Records excerpted from a collection:
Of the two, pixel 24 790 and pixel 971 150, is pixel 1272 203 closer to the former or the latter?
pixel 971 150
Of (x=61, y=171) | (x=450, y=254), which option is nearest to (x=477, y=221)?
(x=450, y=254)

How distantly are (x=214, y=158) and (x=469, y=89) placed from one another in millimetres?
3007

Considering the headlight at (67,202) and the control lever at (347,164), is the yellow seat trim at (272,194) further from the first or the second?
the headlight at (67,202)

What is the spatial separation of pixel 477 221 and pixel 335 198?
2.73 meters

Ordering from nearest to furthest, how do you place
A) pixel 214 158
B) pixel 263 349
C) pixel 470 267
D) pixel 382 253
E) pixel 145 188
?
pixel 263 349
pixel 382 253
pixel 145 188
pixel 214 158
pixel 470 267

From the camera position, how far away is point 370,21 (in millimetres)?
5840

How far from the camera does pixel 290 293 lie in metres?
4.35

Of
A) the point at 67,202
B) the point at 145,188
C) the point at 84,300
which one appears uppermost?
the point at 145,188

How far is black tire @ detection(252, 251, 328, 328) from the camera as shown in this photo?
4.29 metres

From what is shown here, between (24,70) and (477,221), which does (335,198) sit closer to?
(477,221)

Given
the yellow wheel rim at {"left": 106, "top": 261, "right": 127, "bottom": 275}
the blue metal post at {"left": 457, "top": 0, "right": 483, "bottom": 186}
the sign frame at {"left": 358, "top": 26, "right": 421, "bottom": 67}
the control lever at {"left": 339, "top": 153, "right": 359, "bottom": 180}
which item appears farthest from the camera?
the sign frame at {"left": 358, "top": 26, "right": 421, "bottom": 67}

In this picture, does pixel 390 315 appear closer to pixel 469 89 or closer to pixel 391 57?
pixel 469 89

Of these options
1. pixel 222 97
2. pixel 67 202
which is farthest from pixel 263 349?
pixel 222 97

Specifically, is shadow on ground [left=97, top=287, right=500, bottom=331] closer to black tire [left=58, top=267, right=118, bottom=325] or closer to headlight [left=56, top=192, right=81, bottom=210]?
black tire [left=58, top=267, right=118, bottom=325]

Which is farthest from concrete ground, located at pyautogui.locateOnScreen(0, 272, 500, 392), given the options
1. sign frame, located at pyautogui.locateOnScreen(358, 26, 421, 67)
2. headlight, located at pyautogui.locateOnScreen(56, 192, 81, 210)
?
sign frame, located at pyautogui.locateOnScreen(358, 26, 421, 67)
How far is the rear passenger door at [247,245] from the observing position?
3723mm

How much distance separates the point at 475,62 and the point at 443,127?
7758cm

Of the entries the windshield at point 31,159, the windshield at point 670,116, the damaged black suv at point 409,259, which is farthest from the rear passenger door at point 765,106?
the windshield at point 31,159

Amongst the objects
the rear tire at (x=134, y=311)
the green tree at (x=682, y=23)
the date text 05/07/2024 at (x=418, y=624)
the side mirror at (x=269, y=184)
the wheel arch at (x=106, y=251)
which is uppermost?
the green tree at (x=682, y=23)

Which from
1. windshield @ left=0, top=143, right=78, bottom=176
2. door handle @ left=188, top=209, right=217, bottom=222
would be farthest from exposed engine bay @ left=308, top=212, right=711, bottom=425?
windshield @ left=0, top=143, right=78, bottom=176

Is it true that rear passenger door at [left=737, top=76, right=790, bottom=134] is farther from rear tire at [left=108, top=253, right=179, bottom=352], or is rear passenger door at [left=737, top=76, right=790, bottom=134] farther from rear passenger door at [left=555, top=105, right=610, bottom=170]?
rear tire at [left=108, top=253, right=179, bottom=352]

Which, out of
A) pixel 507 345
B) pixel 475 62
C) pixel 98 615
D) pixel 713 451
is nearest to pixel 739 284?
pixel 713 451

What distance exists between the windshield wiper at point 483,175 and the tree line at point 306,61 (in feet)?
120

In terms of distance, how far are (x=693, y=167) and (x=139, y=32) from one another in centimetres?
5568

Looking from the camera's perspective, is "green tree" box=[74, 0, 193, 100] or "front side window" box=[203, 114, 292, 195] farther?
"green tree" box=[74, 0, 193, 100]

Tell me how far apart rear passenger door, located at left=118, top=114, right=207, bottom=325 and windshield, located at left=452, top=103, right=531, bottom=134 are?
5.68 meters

PROBLEM STATEMENT -> Quote every entry exactly.

ANSWER TO THIS PROBLEM ->
Of the two, pixel 24 790 and pixel 971 150, is pixel 1272 203 closer to the former or the latter?
pixel 971 150
Of (x=61, y=171) | (x=450, y=254), which option is nearest to (x=477, y=221)?
(x=450, y=254)

How distantly are (x=214, y=158) and (x=469, y=89) placed from one another in millimetres?
3007

Considering the headlight at (67,202) and the control lever at (347,164), is the yellow seat trim at (272,194) further from the first or the second?
the headlight at (67,202)

What is the spatial separation of pixel 477 221 and pixel 335 198?
2.73 meters

Ordering from nearest to furthest, how do you place
A) pixel 214 158
B) pixel 263 349
C) pixel 470 267
D) pixel 382 253
E) pixel 145 188
?
pixel 263 349
pixel 382 253
pixel 145 188
pixel 214 158
pixel 470 267

From the camera position, how far away is point 370,21 (in millimetres)?
5840

How far from the camera does pixel 290 293 lie in metres?
4.35

Of
A) the point at 67,202
B) the point at 145,188
C) the point at 84,300
which one appears uppermost?
the point at 145,188

How far is black tire @ detection(252, 251, 328, 328) from the camera as shown in this photo?
4.29 metres

From what is shown here, between (24,70) and (477,221), which does (335,198) sit closer to?
(477,221)

Given
the yellow wheel rim at {"left": 106, "top": 261, "right": 127, "bottom": 275}
the blue metal post at {"left": 457, "top": 0, "right": 483, "bottom": 186}
the sign frame at {"left": 358, "top": 26, "right": 421, "bottom": 67}
the control lever at {"left": 339, "top": 153, "right": 359, "bottom": 180}
which item appears farthest from the camera?
the sign frame at {"left": 358, "top": 26, "right": 421, "bottom": 67}

In this picture, does pixel 390 315 appear closer to pixel 469 89 or closer to pixel 391 57?
pixel 469 89

Of these options
1. pixel 222 97
2. pixel 67 202
which is farthest from pixel 263 349?
pixel 222 97

Specifically, is shadow on ground [left=97, top=287, right=500, bottom=331] closer to black tire [left=58, top=267, right=118, bottom=325] or closer to headlight [left=56, top=192, right=81, bottom=210]?
black tire [left=58, top=267, right=118, bottom=325]

Which is farthest from concrete ground, located at pyautogui.locateOnScreen(0, 272, 500, 392), given the options
1. sign frame, located at pyautogui.locateOnScreen(358, 26, 421, 67)
2. headlight, located at pyautogui.locateOnScreen(56, 192, 81, 210)
?
sign frame, located at pyautogui.locateOnScreen(358, 26, 421, 67)
How far is the rear passenger door at [247,245] from the observing position?
3723mm

How much distance separates the point at 475,62 and the point at 443,127?
7758cm

Of the entries the windshield at point 31,159, the windshield at point 670,116, the damaged black suv at point 409,259, which is farthest from the rear passenger door at point 765,106?
the windshield at point 31,159

Amongst the objects
the rear tire at (x=134, y=311)
the green tree at (x=682, y=23)
the date text 05/07/2024 at (x=418, y=624)
the side mirror at (x=269, y=184)
the wheel arch at (x=106, y=251)
which is uppermost?
the green tree at (x=682, y=23)

Which from
1. windshield @ left=0, top=143, right=78, bottom=176
2. door handle @ left=188, top=209, right=217, bottom=222
would be farthest from exposed engine bay @ left=308, top=212, right=711, bottom=425?
windshield @ left=0, top=143, right=78, bottom=176

Is it true that rear passenger door at [left=737, top=76, right=790, bottom=134] is farther from rear tire at [left=108, top=253, right=179, bottom=352], or is rear passenger door at [left=737, top=76, right=790, bottom=134] farther from rear passenger door at [left=555, top=105, right=610, bottom=170]?
rear tire at [left=108, top=253, right=179, bottom=352]

Which, out of
A) pixel 507 345
B) pixel 475 62
C) pixel 98 615
D) pixel 713 451
is nearest to pixel 739 284?
pixel 713 451

What distance exists between the windshield wiper at point 483,175 and the tree line at point 306,61 (in feet)?
120

In terms of distance, how far are (x=693, y=167) and (x=139, y=32) from one another in centimetres?
5568

Looking from the camera's perspective, is "green tree" box=[74, 0, 193, 100] or "front side window" box=[203, 114, 292, 195] farther?
"green tree" box=[74, 0, 193, 100]

Tell me how far apart rear passenger door, located at left=118, top=114, right=207, bottom=325 and windshield, located at left=452, top=103, right=531, bottom=134 are?
5.68 meters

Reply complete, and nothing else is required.